»»

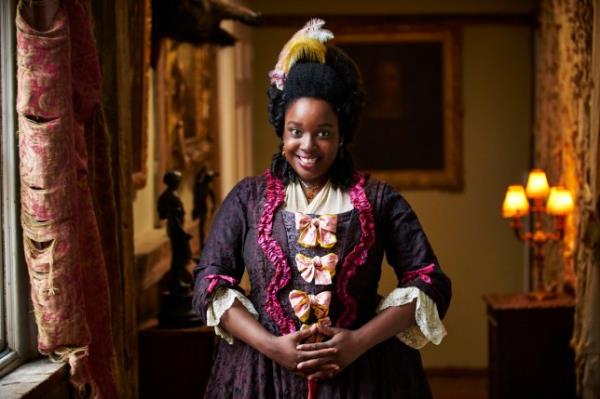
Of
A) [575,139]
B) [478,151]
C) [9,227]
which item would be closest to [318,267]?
[9,227]

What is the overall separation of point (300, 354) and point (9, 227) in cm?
85

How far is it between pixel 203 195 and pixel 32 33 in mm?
1827

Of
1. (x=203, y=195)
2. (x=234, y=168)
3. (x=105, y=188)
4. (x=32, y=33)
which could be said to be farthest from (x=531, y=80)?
(x=32, y=33)

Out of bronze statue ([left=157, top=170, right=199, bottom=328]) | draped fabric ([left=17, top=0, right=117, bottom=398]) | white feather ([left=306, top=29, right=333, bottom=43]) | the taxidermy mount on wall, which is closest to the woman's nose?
white feather ([left=306, top=29, right=333, bottom=43])

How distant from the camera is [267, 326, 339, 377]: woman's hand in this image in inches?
92.0

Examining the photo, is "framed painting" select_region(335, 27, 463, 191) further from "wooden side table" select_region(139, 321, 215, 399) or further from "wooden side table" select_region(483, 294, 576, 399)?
"wooden side table" select_region(139, 321, 215, 399)

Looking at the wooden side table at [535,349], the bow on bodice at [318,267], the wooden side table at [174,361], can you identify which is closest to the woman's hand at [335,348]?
the bow on bodice at [318,267]

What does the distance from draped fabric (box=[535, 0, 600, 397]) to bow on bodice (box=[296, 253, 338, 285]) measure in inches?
95.1

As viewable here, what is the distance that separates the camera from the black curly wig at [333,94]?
2441 mm

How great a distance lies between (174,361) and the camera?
12.2 ft

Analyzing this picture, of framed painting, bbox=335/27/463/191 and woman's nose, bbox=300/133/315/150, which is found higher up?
framed painting, bbox=335/27/463/191

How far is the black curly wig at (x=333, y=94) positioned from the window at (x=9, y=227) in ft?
2.17

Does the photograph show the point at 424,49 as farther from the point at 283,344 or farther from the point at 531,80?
the point at 283,344

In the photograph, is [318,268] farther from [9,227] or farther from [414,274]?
[9,227]
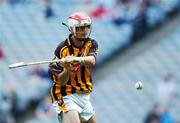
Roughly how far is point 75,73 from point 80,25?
521mm

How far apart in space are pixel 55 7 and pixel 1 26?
3.94 feet

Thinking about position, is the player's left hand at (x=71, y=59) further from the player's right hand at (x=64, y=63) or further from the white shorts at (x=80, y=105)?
the white shorts at (x=80, y=105)

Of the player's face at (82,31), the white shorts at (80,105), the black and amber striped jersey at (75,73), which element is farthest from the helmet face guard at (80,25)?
the white shorts at (80,105)

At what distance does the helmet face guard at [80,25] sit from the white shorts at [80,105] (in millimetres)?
639

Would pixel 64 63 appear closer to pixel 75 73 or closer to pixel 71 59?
pixel 71 59

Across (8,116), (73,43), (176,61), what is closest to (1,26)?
(8,116)

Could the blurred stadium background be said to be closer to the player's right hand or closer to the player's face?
the player's face

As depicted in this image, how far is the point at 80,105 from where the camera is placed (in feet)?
26.3

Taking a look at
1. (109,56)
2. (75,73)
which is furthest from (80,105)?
(109,56)

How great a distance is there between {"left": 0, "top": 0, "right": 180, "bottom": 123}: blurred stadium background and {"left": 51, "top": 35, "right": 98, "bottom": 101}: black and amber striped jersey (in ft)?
17.0

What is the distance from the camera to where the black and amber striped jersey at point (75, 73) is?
783 centimetres

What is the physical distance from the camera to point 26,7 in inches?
645

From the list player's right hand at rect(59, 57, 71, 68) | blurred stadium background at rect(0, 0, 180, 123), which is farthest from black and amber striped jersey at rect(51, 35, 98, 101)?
blurred stadium background at rect(0, 0, 180, 123)

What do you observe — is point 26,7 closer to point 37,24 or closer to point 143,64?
point 37,24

««

Rewrite the lines above with "draped fabric" renamed to "hanging curtain" wherever it appears, leaving everything else unchanged and omitting the pictures.

Of
A) [575,139]
B) [478,151]
C) [9,227]
which item would be closest to [318,267]?
[9,227]

What is the overall separation of point (300, 354) and point (9, 227) in cm?
85

How far is it between pixel 203 195 and pixel 32 33 in mm?
1827

Of
1. (x=203, y=195)
2. (x=234, y=168)
3. (x=105, y=188)
4. (x=32, y=33)
which could be said to be farthest from (x=531, y=80)?
(x=32, y=33)

Out of bronze statue ([left=157, top=170, right=199, bottom=328]) | hanging curtain ([left=17, top=0, right=117, bottom=398]) | white feather ([left=306, top=29, right=333, bottom=43]) | the taxidermy mount on wall, which is closest to the woman's nose?
white feather ([left=306, top=29, right=333, bottom=43])

How distant from the camera is [267, 326, 339, 377]: woman's hand in this image in inches?
92.0

Examining the photo, is "framed painting" select_region(335, 27, 463, 191) further from "wooden side table" select_region(139, 321, 215, 399) or further from "wooden side table" select_region(483, 294, 576, 399)?
"wooden side table" select_region(139, 321, 215, 399)

Looking at the wooden side table at [535,349], the bow on bodice at [318,267], the wooden side table at [174,361], can you identify which is closest to the woman's hand at [335,348]?
the bow on bodice at [318,267]

What does the distance from hanging curtain (box=[535, 0, 600, 397]) to bow on bodice (box=[296, 253, 338, 285]) measure in inches?
95.1

As viewable here, what is the distance that separates the camera from the black curly wig at [333,94]?
2441 mm

How great a distance lies between (174,361) and the camera?
12.2 ft

Analyzing this picture, of framed painting, bbox=335/27/463/191 and woman's nose, bbox=300/133/315/150, which is found higher up?
framed painting, bbox=335/27/463/191

How far is the black curly wig at (x=333, y=94) positioned from the window at (x=9, y=227) in ft?
2.17

Does the photograph show the point at 424,49 as farther from the point at 283,344 or farther from the point at 531,80?
the point at 283,344

In the photograph, is [318,268] farther from [9,227] or farther from [414,274]?
[9,227]
Roughly how far is point 75,73 from point 80,25?
521mm

How far apart in space are pixel 55 7 and pixel 1 26?
3.94 feet

Thinking about position, is the player's left hand at (x=71, y=59) further from the player's right hand at (x=64, y=63) or further from the white shorts at (x=80, y=105)?
the white shorts at (x=80, y=105)

Of the player's face at (82,31), the white shorts at (80,105), the black and amber striped jersey at (75,73), which element is farthest from the helmet face guard at (80,25)?
the white shorts at (80,105)

At what distance does the helmet face guard at [80,25] sit from the white shorts at [80,105] (in millimetres)?
639

Would pixel 64 63 appear closer to pixel 75 73 or closer to pixel 71 59?
pixel 71 59

Across (8,116), (73,43), (176,61), what is closest to (1,26)?
(8,116)

Could the blurred stadium background be said to be closer to the player's right hand or closer to the player's face?
the player's face

As depicted in this image, how far is the point at 80,105 from where the camera is placed (in feet)?
26.3

Taking a look at
1. (109,56)
2. (75,73)
which is furthest from (80,105)?
(109,56)

How great a distance is there between {"left": 0, "top": 0, "right": 180, "bottom": 123}: blurred stadium background and {"left": 51, "top": 35, "right": 98, "bottom": 101}: black and amber striped jersey (in ft)?
17.0

What is the distance from the camera to where the black and amber striped jersey at point (75, 73) is?
783 centimetres

What is the physical distance from the camera to point 26,7 in inches?
645

From the list player's right hand at rect(59, 57, 71, 68) | blurred stadium background at rect(0, 0, 180, 123), which is farthest from black and amber striped jersey at rect(51, 35, 98, 101)?
blurred stadium background at rect(0, 0, 180, 123)

What do you observe — is point 26,7 closer to point 37,24 or closer to point 143,64?
point 37,24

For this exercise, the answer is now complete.